Software-defined data centers represent a major shift in the way IT professionals think about their data centers. Not that long ago, legacy data centers relied mostly on hardware, and vendors focused on creating individual parts for each customer, requiring a lot of proprietary hardware to manage myriad devices. Hardware products were relatively inflexible, and the software that made the hardware flexible and adaptable played a supporting role at best.

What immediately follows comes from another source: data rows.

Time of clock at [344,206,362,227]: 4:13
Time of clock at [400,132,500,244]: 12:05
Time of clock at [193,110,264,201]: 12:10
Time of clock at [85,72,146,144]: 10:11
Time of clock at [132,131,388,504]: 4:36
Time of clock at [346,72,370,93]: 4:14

SDDCs, on the other hand, present a software-centric solution, managed by policies, that avoids many of the downsides of legacy data centers without losing sight of the hardware that is crucial for the system to run. Most hardware within SDDCs looks quite different from hardware in traditional environments as it is often commodity. If a SDDC contains any proprietary hardware, the software leverages it to carry out important functions. In the world of hyperconvergence, this kind of hardware essentially becomes part of the data center’s standard operations. Because it is identical hardware (and not unique to each device), it scales well as new appliances are added to the data center.

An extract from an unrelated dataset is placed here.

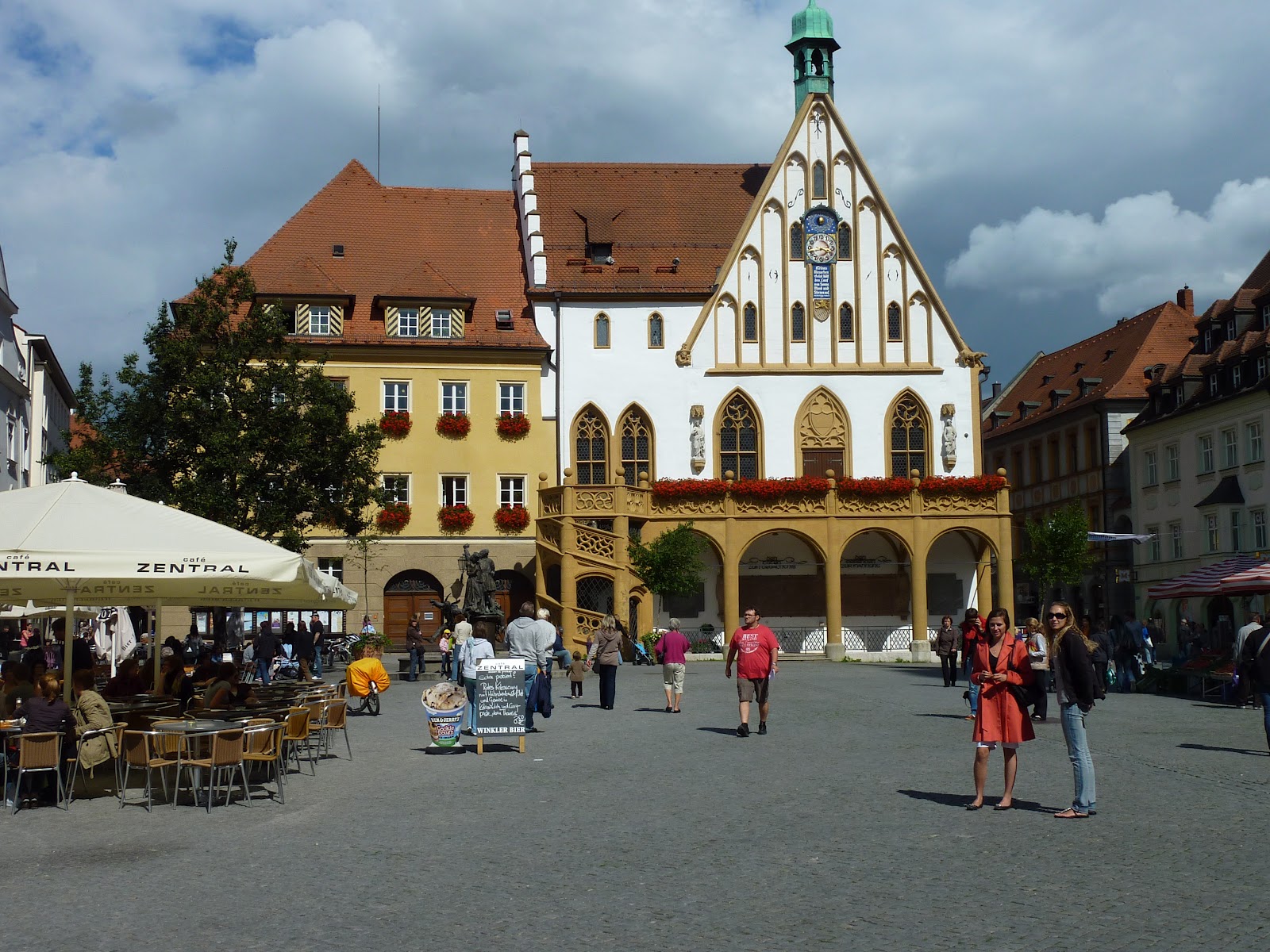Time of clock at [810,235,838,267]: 3:42
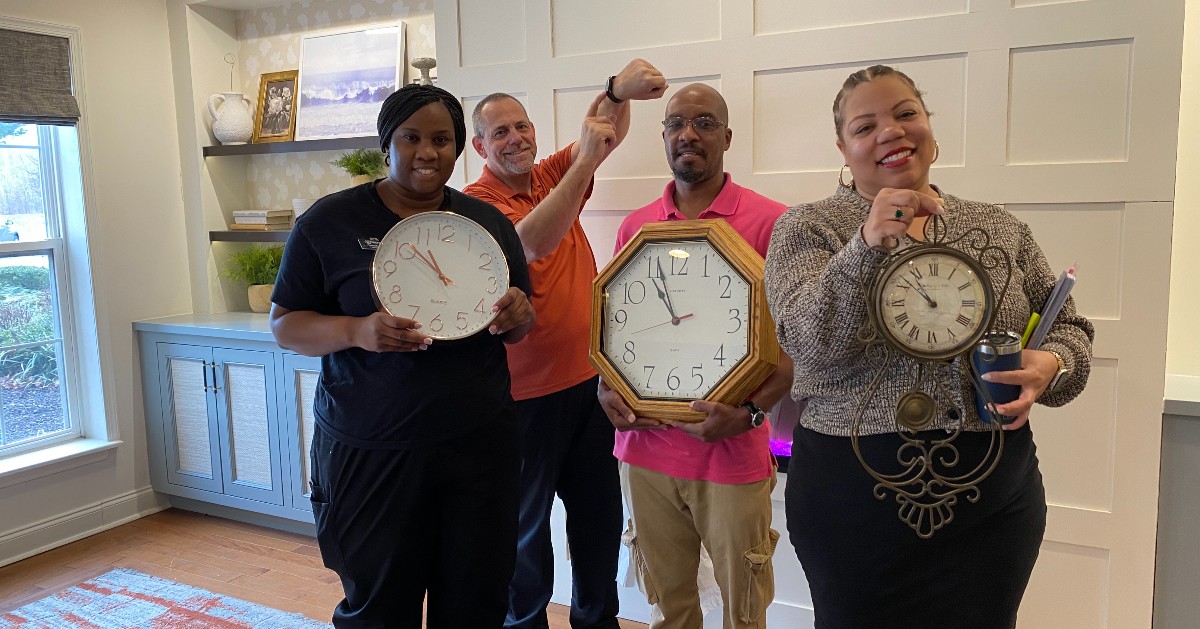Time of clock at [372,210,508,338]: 10:51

That said, hardware within a SDCC does not always operate as intended; hardware components sometimes have bugs that can only be detected through use. In a hyperconverged environment, the software layer is built with the understanding that hardware can -- and ultimately will -- fail. The software-based architecture and policies are designed to anticipate and handle any hardware failures that take place.

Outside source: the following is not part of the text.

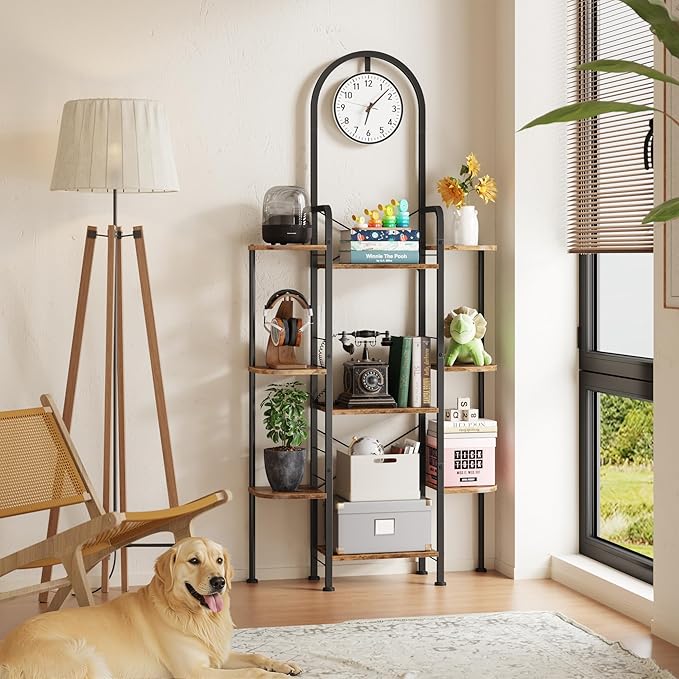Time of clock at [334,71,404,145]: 6:07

Having fail safes built into software is not enough of a reason, however, to neglect thorough testing of each piece of hardware to ensure that it meets quality specifications before it is deployed. The process requires committing a significant amount of technical expertise, time, and infrastructure, but it's an absolutely necessary process that can lead to the discovery of “unexpected behavior,” or a mistake or bug that would greatly impact an organization’s entire data center.
Mistakes do happen. For example, a disk controller could accidentally throw bits into the trash without ever writing them to the storage media. That’s an accident. But if the engineering team is testing disk controllers and runs into this “unexpected behavior,” that’s not an accident. An engineering team can identify problems before they transform into a disaster if they commit to implementing a comprehensive platform test phase.
In addition to preventing problems before they happen, it's important to understand the various ways hardware might fail in order to program the software level appropriately. It may not always be clear at the application layer that the hardware was the cause of an issue because it is challenging to root cause this class of issue after the fact. If a virtual machine will not boot, it's important to figure out where the problem originated. It could originate from the guest file system, the guest drivers, the hypervisor, the storage system, the drive controller, the HDD, the SSD, etc. Without proper guidance, the software layer cannot perform its failsafe duties.
While it may sound disconcerting to most that hardware defects are extremely common, IT professionals know that they're not a matter of if but of when. But by implementing a comprehensive hardware QA program, larger problems can be avoided, and software can be taught to handle problems smarter as they arise. This is why testing is not optional; it's a requirement within any data center.